Nyhan’s piece in the NYT suggests some solutions based on Kahan’s work and the recommendations in that paper, but they seem pretty lame. Breaking the association between one’s “community” and one’s beliefs about science be they affected by politics or religion, is very hard. It hasn’t worked well for religion, as the failures of BioLogos have shown. (They’ve tried to convince evangelical Christians that evolutionary biology does not violate their faith.) How do you convince a Republican to separate his/her group-bonding beliefs from their politics? Many political beliefs are held with the same tenacity as religious beliefs.
Nyhan gives one example of how it might work for climate change. A diverse group in South Florida came together, avoiding the “is this happening?” scenario and simply assuming it is happening and trying to fix it. And apparently they got something done. But in that case everyone in Florida is aware of the incursion of seawater into fresh-water areas, so there is a palpable and immediate danger that affects both Democrats and Republicans. As Nyhan points out, this “experiment” didn’t work in North Carolina, where sea-level rise really threatens the Outer Banks, and yet people remain polarized.
Finally, Nyhan makes this recommendation:
But we also need to reduce the incentives for elites to spread misinformation to their followers in the first place. Once people’s cultural and political views get tied up in their factual beliefs, it’s very difficult to undo regardless of the messaging that is used.

**Excerpted data**
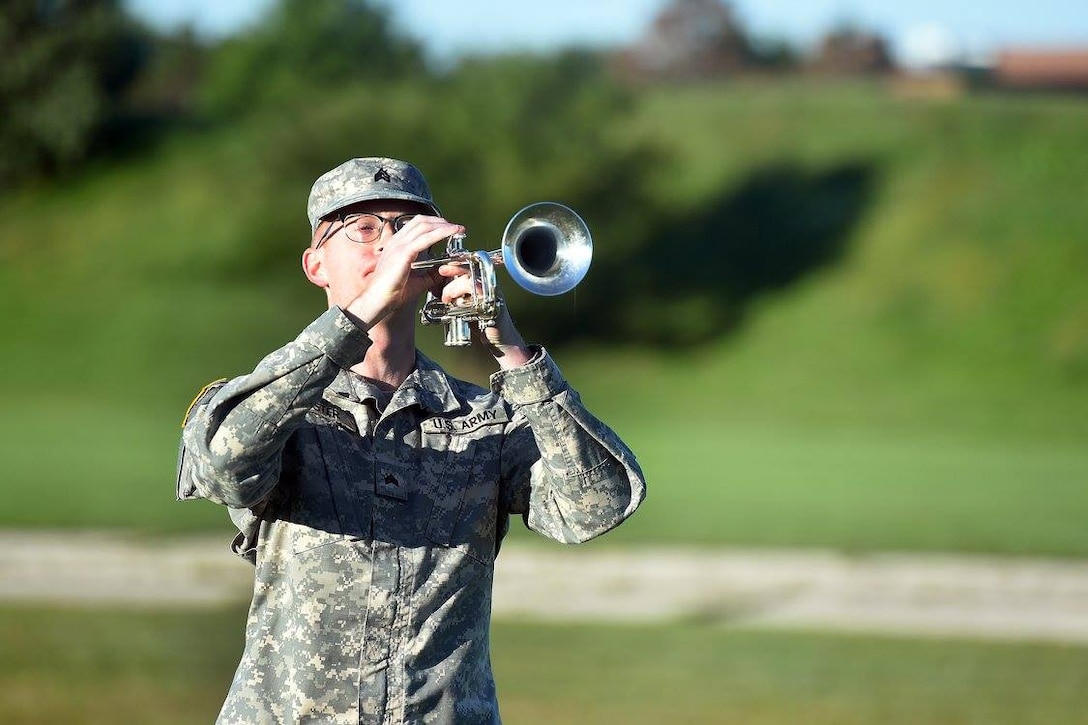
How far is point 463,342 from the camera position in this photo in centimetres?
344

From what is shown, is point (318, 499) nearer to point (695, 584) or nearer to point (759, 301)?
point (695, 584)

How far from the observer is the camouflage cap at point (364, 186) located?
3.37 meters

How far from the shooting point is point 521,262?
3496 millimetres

**Problems and tasks**
A: Answer these questions from the passage about Nyhan's piece:
(i) What has BioLogos tried to convince evangelical Christians of?
(ii) In what region did a diverse group come together and assume climate change is happening?
(iii) In North Carolina, what does sea-level rise threaten?
B: Retype the section of the passage about Nyhan's piece that begins at the words "Nyhan’s piece in" and ends after the words "as religious beliefs.".

**Solutions to the exercise**
A:
(i) That evolutionary biology does not violate their faith.
(ii) South Florida.
(iii) The Outer Banks.

B:
Nyhan’s piece in the NYT suggests some solutions based on Kahan’s work and the recommendations in that paper, but they seem pretty lame. Breaking the association between one’s “community” and one’s beliefs about science be they affected by politics or religion, is very hard. It hasn’t worked well for religion, as the failures of BioLogos have shown. (They’ve tried to convince evangelical Christians that evolutionary biology does not violate their faith.) How do you convince a Republican to separate his/her group-bonding beliefs from their politics? Many political beliefs are held with the same tenacity as religious beliefs.